About this task ->
From the first line to the last, output the material exactly.

Working data ->

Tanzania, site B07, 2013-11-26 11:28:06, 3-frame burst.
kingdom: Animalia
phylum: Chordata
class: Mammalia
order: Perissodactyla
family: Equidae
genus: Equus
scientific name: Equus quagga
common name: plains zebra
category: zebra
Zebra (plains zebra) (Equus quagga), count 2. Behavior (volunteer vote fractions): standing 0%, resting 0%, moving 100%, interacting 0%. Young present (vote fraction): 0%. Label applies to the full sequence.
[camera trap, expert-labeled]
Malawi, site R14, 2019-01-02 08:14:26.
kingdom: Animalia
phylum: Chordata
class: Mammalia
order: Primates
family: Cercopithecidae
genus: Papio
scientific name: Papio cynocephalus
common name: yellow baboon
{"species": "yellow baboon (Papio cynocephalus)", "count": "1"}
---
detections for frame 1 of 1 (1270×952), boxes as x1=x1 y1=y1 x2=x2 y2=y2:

Answer space ->
Tanzania, site B07, 2013-11-26 11:28:06, 3-frame burst.
kingdom: Animalia
phylum: Chordata
class: Mammalia
order: Perissodactyla
family: Equidae
genus: Equus
scientific name: Equus quagga
common name: plains zebra
category: zebra
Zebra (plains zebra) (Equus quagga), count 2. Behavior (volunteer vote fractions): standing 0%, resting 0%, moving 100%, interacting 0%. Young present (vote fraction): 0%. Label applies to the full sequence.
[camera trap, expert-labeled]
Malawi, site R14, 2019-01-02 08:14:26.
kingdom: Animalia
phylum: Chordata
class: Mammalia
order: Primates
family: Cercopithecidae
genus: Papio
scientific name: Papio cynocephalus
common name: yellow baboon
{"species": "yellow baboon (Papio cynocephalus)", "count": "1"}
---
detections for frame 1 of 1 (1270×952), boxes as x1=x1 y1=y1 x2=x2 y2=y2:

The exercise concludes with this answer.